Alıntılanan Metin |
###

İşte üç ana halkada tarif edebileceğimiz sömürü zinciri böyle işliyor.

Baştan sona kayıt dışı çalışma rejimi...

Bu sistemin yarattığı en belirgin sorunlara baktığımızda bugünkü direnişin temeline uzanabiliriz.

İkinci halkadaki şirketten aldıkları iş için çavuşların kurduğu ekipteki işçilerin sigorta girişleri şirket tarafından yapılıyor. Ancak bu sigortalar işçilerin aldıkları ücretler baz alınarak değil, asgari ücret üzerinden üzerinden yapılıyor.

Resmiyette 17.00 olan paydos saati işleyişte 22.00...

Ayrıca işçiler muhatap işyeri netliği olmadığından birçok konuda kendisiyle baş başa bırakılıyor. İş malzemelerini bile kendileri temin etmek zorunda… Üstelik bu malzemelerin fiyatı bugünün şartlarında ortalama 1000 TL’yi buluyor.

İşçilerin mesai başlangıcı 08.00 paydos saati de 17.00 olmasına rağmen tersanedeki işçiler yevmiye hesabına çalıştıkları için fazla mesai basıncıyla neredeyse tamamen mesaiye kalıyorlar. Resmiyette 17.00 olan paydos saati işleyişte 22.00 olarak karşınıza çıkıyor.

###

Verilen Bilgiler |
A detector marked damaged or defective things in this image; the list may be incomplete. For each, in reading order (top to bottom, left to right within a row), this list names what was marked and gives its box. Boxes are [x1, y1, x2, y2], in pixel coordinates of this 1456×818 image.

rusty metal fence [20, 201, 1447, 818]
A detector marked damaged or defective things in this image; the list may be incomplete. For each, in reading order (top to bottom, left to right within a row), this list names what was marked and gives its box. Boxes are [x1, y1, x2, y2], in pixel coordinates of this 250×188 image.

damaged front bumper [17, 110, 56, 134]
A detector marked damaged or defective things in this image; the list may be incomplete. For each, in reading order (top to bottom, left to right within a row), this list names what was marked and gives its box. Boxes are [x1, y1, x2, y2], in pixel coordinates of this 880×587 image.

###

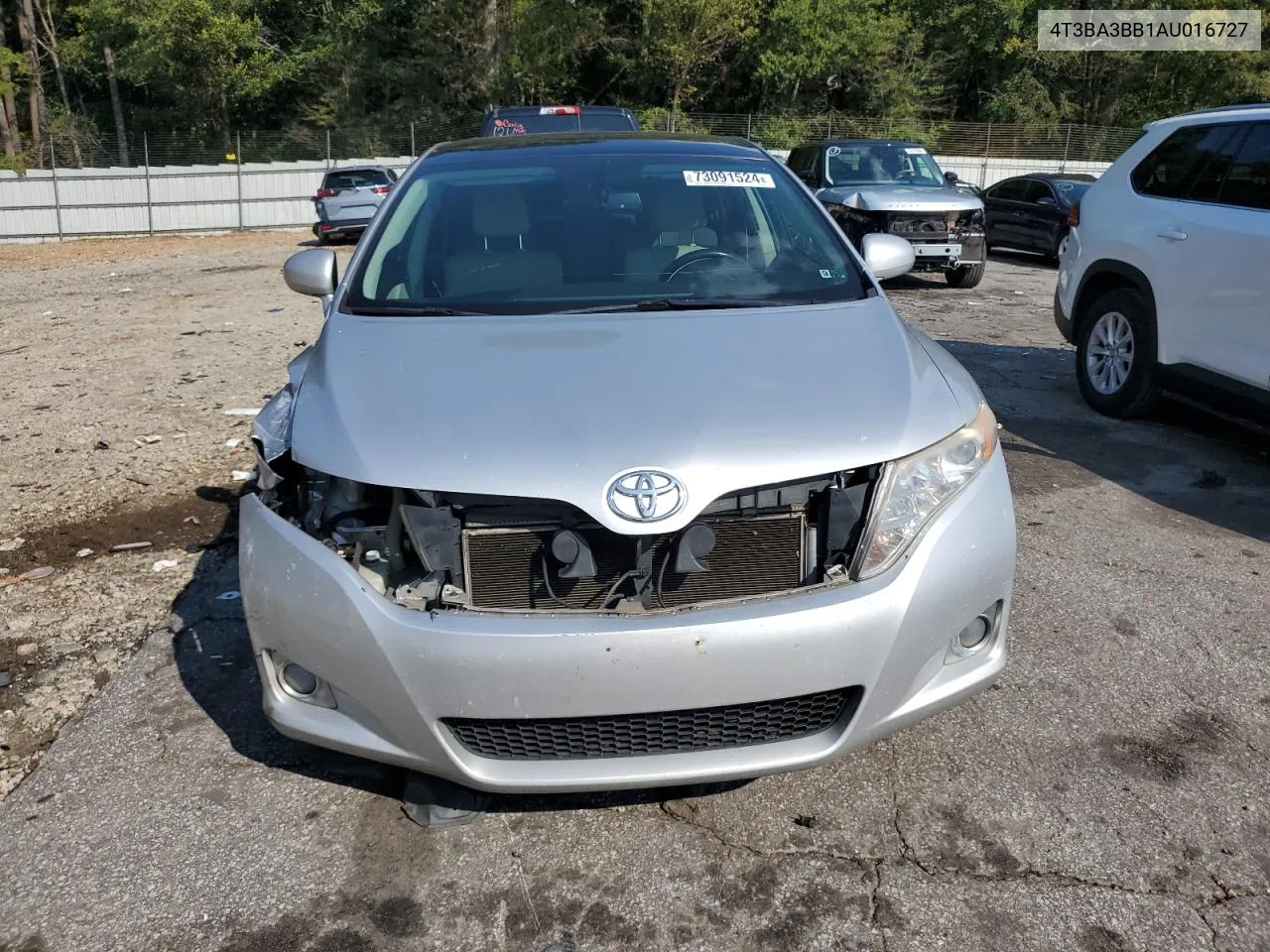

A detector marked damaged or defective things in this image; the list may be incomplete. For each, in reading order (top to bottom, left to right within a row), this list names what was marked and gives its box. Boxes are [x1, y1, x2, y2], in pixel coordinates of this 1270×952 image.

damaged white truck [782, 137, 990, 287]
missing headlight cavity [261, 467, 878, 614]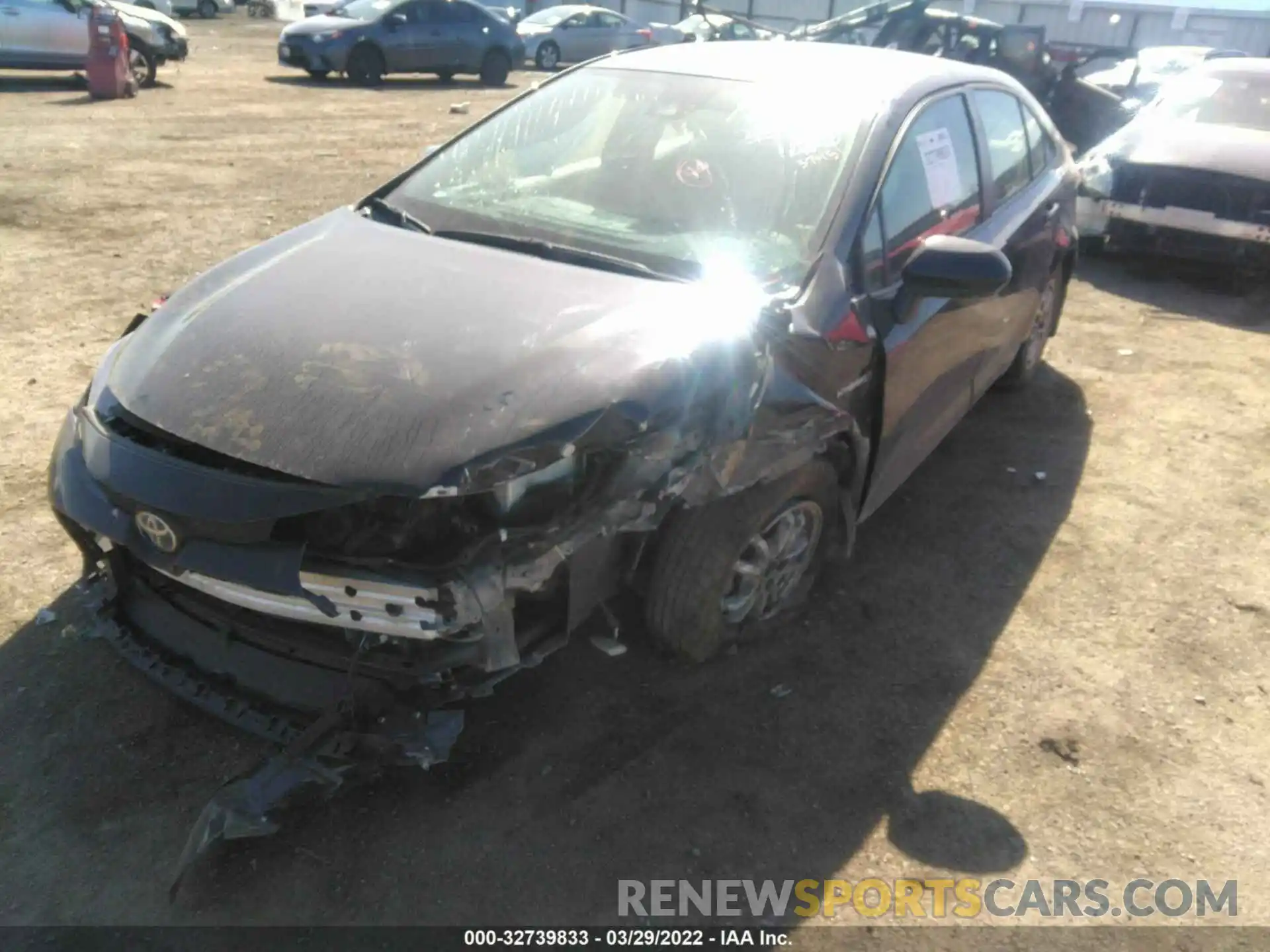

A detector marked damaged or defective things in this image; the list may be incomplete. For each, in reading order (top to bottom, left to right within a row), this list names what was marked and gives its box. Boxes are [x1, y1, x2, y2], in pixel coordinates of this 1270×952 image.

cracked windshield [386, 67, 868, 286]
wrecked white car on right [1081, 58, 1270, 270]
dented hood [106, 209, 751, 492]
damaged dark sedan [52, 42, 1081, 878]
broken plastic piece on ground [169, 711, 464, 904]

###

Problemler ve Görevler |
A. Alıntılanan metne göre şu ifadelerden her biri metinle uyuşuyor mu? Her biri için evet ya da hayır deyin ve kararı belirleyen sözleri metinden aynen aktarın: (i) İşçiler iş malzemelerini kendileri temin etmek zorundadır. (ii) İşçilerin mesaisi 09.00'da başlar. (iii) İşçilerin sigorta girişlerini çavuşlar yapar.
B. Alıntılanan metindeki "Resmiyette 17.00 olan paydos saati işleyişte 22.00 olarak karşınıza çıkıyor." cümlesini İngilizceye çevirin.

Görevlere Göre Çözümler |
A.
(i) Evet: "İş malzemelerini bile kendileri temin etmek zorunda"
(ii) Hayır: "İşçilerin mesai başlangıcı 08.00"
(iii) Hayır: "işçilerin sigorta girişleri şirket tarafından yapılıyor"

B. The quitting time, officially 17:00, turns out to be 22:00 in practice.